A man operated a "warehouse bank" out of his home in the south Seattle suburbs, taking at least $28 million from people around the country who wanted the discretion of a Swiss bank account without going to Switzerland, according to court documents unsealed Tuesday.

Robert Arant of Des Moines, had hundreds of customers, many of whom apparently used the bank to conceal assets for the purpose of evading taxes, IRS agent Susan Killingsworth wrote in a sworn declaration. U.S. District Court Judge Marsha Pechman issued a preliminary injunction last month freezing the assets of his bank, Olympic Business Systems LLC.

A civil complaint filed under seal in U.S. District Court April 6 charges Arant with promoting abusive tax shelters and unlawfully interfering with internal revenue laws. Killingsworth said he has frustrated the investigation by refusing to turn over information about his customers. Agents seized computers and financial records last month from the home where Arant lives with the property's owner, Martin F. Dugan.

Arant took customers' money — promising to keep their identities private — and pooled it in six accounts at Bank of America, U.S. Bank and Wells Fargo Bank, Killingsworth wrote. He would then pay the customers' bills from those commercial bank accounts. He charged about $75 a year in fees for the service, plus fees for wire transfers and for initial account setup. For $30, customers could buy debit cards to access their money more easily; otherwise, they could access it by check, money order or wire transfer, she said.

On his now-defunct Web site, he advertised his services to those "who would rather not deal directly with the banking system."

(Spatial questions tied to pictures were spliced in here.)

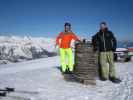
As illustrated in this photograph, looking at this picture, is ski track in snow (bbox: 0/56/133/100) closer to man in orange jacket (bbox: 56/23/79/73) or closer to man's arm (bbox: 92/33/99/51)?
man in orange jacket (bbox: 56/23/79/73)

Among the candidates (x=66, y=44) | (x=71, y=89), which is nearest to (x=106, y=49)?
(x=66, y=44)

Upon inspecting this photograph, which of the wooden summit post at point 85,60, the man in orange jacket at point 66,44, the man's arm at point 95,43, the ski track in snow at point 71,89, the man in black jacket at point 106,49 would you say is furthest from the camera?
the man in orange jacket at point 66,44

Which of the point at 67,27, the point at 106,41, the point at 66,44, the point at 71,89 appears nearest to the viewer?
the point at 71,89

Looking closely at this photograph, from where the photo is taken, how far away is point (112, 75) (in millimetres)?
11211

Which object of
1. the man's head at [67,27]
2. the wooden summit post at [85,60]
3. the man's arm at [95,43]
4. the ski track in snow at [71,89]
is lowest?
the ski track in snow at [71,89]

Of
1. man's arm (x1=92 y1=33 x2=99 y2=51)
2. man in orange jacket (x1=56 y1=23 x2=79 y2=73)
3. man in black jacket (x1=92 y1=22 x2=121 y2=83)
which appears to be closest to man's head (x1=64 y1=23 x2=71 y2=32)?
man in orange jacket (x1=56 y1=23 x2=79 y2=73)

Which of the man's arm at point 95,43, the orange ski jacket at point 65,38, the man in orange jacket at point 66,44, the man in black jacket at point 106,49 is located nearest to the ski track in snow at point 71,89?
the man in black jacket at point 106,49

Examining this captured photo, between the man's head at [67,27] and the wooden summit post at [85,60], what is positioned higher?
the man's head at [67,27]

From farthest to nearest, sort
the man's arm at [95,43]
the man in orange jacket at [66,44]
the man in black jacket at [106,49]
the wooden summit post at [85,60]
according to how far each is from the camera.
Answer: the man in orange jacket at [66,44], the man's arm at [95,43], the man in black jacket at [106,49], the wooden summit post at [85,60]

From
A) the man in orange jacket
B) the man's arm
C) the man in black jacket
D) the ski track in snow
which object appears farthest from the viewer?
the man in orange jacket

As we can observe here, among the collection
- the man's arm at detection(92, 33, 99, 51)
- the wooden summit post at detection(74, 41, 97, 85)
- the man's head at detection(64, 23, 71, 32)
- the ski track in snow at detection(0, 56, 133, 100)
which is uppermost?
the man's head at detection(64, 23, 71, 32)

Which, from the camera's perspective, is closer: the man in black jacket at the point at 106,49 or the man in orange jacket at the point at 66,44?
the man in black jacket at the point at 106,49

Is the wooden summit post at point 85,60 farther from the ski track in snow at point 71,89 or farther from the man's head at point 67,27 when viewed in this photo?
the man's head at point 67,27

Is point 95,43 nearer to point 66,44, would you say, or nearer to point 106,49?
point 106,49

Warehouse bank schemes were popular as illegal tax shelters in the 1980s, but several have been busted in more recent years — including one broken up in Boring, Ore., in 2000, involving $186 million in deposits from 900 people over 14 years. The six organizers of that scheme were sentenced to up to four years in prison.

Reached by phone at his home Tuesday, Arant said he intended to represent himself in court but declined to comment further.

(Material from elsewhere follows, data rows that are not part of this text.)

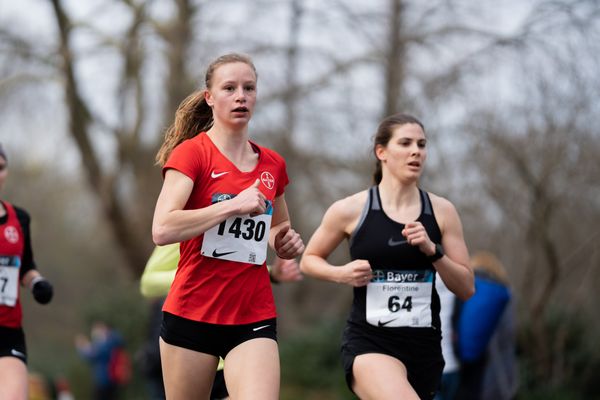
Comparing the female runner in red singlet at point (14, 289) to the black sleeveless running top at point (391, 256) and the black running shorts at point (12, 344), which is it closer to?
the black running shorts at point (12, 344)

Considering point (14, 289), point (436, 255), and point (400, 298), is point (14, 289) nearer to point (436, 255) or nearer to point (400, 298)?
point (400, 298)

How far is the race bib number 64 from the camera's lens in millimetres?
4414

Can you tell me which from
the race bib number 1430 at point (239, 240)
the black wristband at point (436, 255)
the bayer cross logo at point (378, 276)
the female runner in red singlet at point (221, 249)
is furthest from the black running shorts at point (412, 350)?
the race bib number 1430 at point (239, 240)

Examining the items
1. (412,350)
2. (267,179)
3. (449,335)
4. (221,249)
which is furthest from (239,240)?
(449,335)

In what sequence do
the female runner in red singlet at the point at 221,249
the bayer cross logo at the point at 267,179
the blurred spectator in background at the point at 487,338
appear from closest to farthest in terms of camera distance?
1. the female runner in red singlet at the point at 221,249
2. the bayer cross logo at the point at 267,179
3. the blurred spectator in background at the point at 487,338

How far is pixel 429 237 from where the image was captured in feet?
14.6

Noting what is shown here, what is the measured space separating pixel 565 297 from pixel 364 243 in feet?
28.1

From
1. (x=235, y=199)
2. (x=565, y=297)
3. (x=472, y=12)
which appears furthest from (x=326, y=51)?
(x=235, y=199)

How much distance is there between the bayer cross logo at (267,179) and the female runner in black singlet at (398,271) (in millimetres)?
701

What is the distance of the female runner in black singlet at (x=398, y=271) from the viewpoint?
4.36 metres

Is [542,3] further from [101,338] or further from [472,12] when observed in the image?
[101,338]

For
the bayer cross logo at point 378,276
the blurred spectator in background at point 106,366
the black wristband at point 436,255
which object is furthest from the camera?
the blurred spectator in background at point 106,366

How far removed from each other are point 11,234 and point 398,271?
7.70 feet

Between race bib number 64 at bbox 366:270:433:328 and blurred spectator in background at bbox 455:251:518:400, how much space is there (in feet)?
7.55
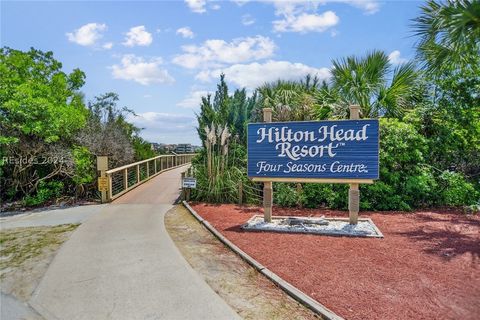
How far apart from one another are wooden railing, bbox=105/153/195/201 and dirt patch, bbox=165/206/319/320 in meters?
4.86

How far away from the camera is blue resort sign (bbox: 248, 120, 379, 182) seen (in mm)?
6652

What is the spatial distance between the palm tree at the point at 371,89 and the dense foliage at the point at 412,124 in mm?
26

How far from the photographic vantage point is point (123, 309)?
11.6 ft

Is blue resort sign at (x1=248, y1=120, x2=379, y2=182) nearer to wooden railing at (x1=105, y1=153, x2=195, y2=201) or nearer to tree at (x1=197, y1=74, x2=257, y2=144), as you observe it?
tree at (x1=197, y1=74, x2=257, y2=144)

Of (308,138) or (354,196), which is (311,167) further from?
(354,196)

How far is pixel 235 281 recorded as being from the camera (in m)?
4.25

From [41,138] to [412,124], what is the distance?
35.0 feet

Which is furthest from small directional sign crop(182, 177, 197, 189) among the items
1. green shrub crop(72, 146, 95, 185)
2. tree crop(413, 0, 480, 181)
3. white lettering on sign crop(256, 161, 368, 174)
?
tree crop(413, 0, 480, 181)

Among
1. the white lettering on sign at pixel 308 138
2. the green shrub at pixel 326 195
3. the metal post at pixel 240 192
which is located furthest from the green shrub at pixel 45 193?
the green shrub at pixel 326 195

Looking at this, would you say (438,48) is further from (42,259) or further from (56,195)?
(56,195)

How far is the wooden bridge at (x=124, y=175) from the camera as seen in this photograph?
10.2m

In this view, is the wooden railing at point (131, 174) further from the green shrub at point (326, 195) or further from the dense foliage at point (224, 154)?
the green shrub at point (326, 195)

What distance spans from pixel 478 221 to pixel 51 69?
14.0m

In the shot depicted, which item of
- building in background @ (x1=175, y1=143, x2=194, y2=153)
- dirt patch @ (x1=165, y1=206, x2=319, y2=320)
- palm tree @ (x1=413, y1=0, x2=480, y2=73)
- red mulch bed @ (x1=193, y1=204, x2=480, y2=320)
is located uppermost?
palm tree @ (x1=413, y1=0, x2=480, y2=73)
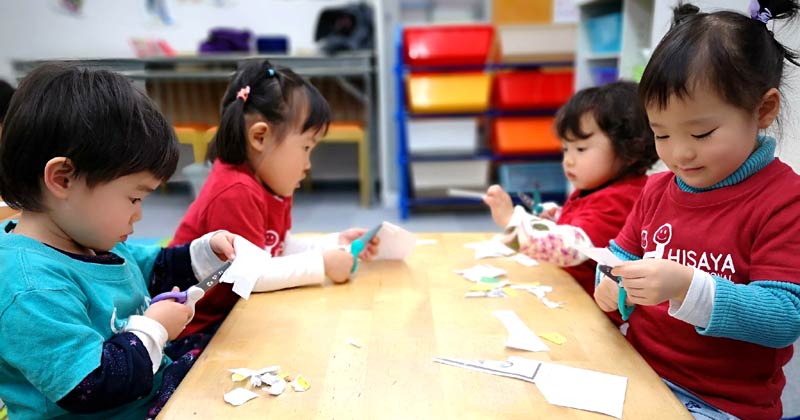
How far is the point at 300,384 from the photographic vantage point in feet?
2.14

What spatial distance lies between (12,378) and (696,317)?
0.81m

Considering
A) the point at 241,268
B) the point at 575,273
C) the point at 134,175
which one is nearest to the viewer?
the point at 134,175

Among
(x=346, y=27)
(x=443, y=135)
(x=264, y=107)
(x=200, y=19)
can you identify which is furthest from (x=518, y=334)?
(x=200, y=19)

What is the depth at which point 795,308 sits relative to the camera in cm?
64

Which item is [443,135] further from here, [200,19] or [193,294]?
[193,294]

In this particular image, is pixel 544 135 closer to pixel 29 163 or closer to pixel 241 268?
pixel 241 268

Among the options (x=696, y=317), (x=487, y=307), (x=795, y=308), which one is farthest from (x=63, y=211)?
(x=795, y=308)

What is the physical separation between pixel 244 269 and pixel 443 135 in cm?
233

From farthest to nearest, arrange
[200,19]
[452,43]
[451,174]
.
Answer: [200,19] < [451,174] < [452,43]

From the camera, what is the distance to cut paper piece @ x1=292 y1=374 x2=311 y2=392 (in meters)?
0.64

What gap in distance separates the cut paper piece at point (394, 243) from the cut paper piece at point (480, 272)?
13 centimetres

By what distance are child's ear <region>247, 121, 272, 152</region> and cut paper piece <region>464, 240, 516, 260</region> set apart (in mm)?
479

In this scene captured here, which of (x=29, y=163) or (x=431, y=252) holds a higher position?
(x=29, y=163)

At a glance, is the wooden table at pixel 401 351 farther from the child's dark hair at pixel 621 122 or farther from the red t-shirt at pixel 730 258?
the child's dark hair at pixel 621 122
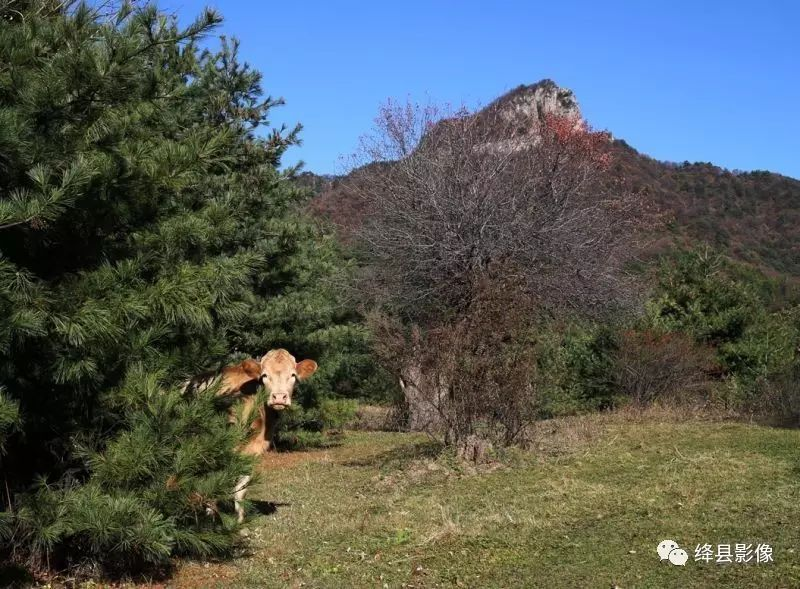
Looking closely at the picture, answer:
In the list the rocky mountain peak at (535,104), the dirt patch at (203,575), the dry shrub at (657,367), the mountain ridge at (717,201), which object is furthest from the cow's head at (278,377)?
the mountain ridge at (717,201)

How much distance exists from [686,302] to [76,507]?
1793cm

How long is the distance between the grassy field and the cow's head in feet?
4.03

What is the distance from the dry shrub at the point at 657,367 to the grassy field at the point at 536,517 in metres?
4.98

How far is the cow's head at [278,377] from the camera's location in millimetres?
8711

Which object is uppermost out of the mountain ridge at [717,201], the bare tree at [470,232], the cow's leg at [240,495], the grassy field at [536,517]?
the mountain ridge at [717,201]

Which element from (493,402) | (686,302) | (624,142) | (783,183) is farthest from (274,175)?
(783,183)

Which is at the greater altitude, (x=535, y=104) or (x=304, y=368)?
(x=535, y=104)

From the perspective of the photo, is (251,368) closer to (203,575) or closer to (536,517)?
(203,575)

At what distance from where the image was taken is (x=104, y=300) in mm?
5867

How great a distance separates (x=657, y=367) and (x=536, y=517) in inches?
419

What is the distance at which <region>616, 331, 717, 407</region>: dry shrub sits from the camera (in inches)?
695

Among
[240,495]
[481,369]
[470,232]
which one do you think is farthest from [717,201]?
[240,495]

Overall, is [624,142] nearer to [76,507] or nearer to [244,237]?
[244,237]

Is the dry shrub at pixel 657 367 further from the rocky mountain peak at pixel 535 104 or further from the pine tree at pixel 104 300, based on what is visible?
the pine tree at pixel 104 300
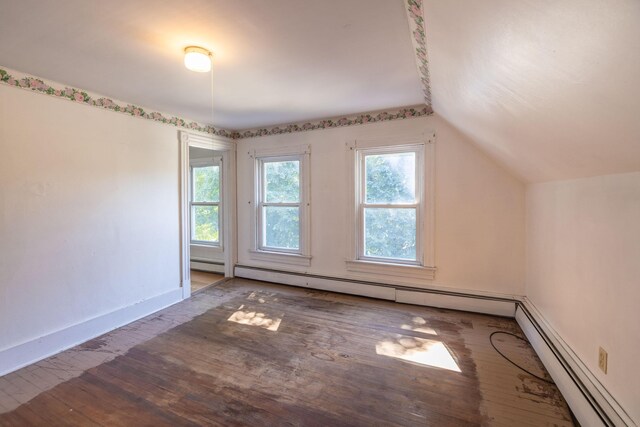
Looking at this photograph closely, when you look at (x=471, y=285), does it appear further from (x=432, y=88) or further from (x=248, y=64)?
(x=248, y=64)

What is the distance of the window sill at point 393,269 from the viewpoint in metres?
3.46

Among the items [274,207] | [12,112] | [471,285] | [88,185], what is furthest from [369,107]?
[12,112]

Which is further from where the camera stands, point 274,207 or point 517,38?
point 274,207

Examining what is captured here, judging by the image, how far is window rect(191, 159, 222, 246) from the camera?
515cm

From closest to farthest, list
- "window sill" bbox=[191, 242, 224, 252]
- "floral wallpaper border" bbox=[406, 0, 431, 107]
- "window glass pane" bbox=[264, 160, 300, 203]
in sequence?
"floral wallpaper border" bbox=[406, 0, 431, 107], "window glass pane" bbox=[264, 160, 300, 203], "window sill" bbox=[191, 242, 224, 252]

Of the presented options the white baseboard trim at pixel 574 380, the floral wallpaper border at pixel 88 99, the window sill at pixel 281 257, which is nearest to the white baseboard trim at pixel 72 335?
the window sill at pixel 281 257

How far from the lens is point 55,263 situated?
259 cm

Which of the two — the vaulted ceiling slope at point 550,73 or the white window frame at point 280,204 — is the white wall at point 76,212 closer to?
the white window frame at point 280,204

"I'm not where I need to be as far as responding to the IRS at this point," he said.

Sifting through the evidence
Killingsworth, who was initially assigned to investigate Arant's failure to file income tax returns since 2001, wrote that she has so far spent about 600 hours studying Olympic and trying to divine its customer list. She said she has been able so far to identify 13 people who used Arant's service while underreporting or not reporting their income from 2002, when the bank opened, to 2005.

Among them are a Howard Sambol, a San Francisco-area consultant; American Contractor Services LLC, based in Washougal; Anne Mark, a music teacher, real-estate agent and caterer in Mountain View, Calif.; and Carl Melville, a Santa Ana, Calif., chiropractor. Sambol, Melville and American Contractor Services did not appear to have listed phone numbers.

The Associated Press did contact an Anne Mark who lives in Palo Alto, near Mountain View, who said she has taught music but has never been involved in real estate. She said she knew nothing about the alleged banking operation and hopes she's not the person referred to in the court records.

The IRS agent noted that a $7,500 check Sambol deposited in 2004 was made out to him by ALH & Co. — a warehouse banking scheme run by Anthony L. Hargis of Fountain Valley, Calif. Federal agents dismantled Hargis' operation later that year.

Arant could face civil penalties of $1,000 per false statement he made in promoting the scheme — typically calculated as one false statement for each of his customers.